I'm not pro-tracking by any means, but would this be a reasonable improvement
to users' privacy without first needing to convince companies to stop all
tracking wholesale?

------
jka
This is definitely a step forward in thinking regarding 'personal data
control', but if you imagine 'data brokers' as the potential attacker here,
and assume that their goal is to sell your information to the highest bidder,
they still have some opportunity here.

They could/would form 'data validation' companies who would investigate the
plausibly-deniable facts you had been distributing. For example, the validator
could buy your age from five different vendors and likely end up with a pretty
good approximation of your real age.

Ok, perhaps this creates a 'data marketplace' and there would be competition -
but the situation is ultimately very similar to credit scoring agencies
(Equifax et al), and clearly something is wrong in that industry.

There'd be ample opportunity for these data validators to follow the same
pattern as credit scoring agencies and charge third parties for access to the
validated data.
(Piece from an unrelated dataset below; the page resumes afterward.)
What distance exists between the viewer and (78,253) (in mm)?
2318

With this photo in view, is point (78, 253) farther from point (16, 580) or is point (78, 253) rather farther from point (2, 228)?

And possibly even charge people to have details corrected.
Regulation might help, but regulatory capture happens.

Some good ideas here and it'd be great to develop this further and make it
more robust from attack.

------
kouohhashi
Idea is very interesting and smart but I don't think people want to sell their
data consciously. If Facebook get our data without our knowledge, it's kind of
like acceptable but I don't think people push button to give away our data.
It's a huge cognitive hinderance. And data can have value only when the volume
is big. Since each data(small datasets) has almost zero value, i don't think
it's expensive/attractive enough for us to push the button to sell it.

------
eksemplar
The article talks about it, but it seems too fantastical to me. I mean, what’s
the business model really? Facebook earns around $2.5 a year per user, is
enough people really going to bother selling their data for almost nothing?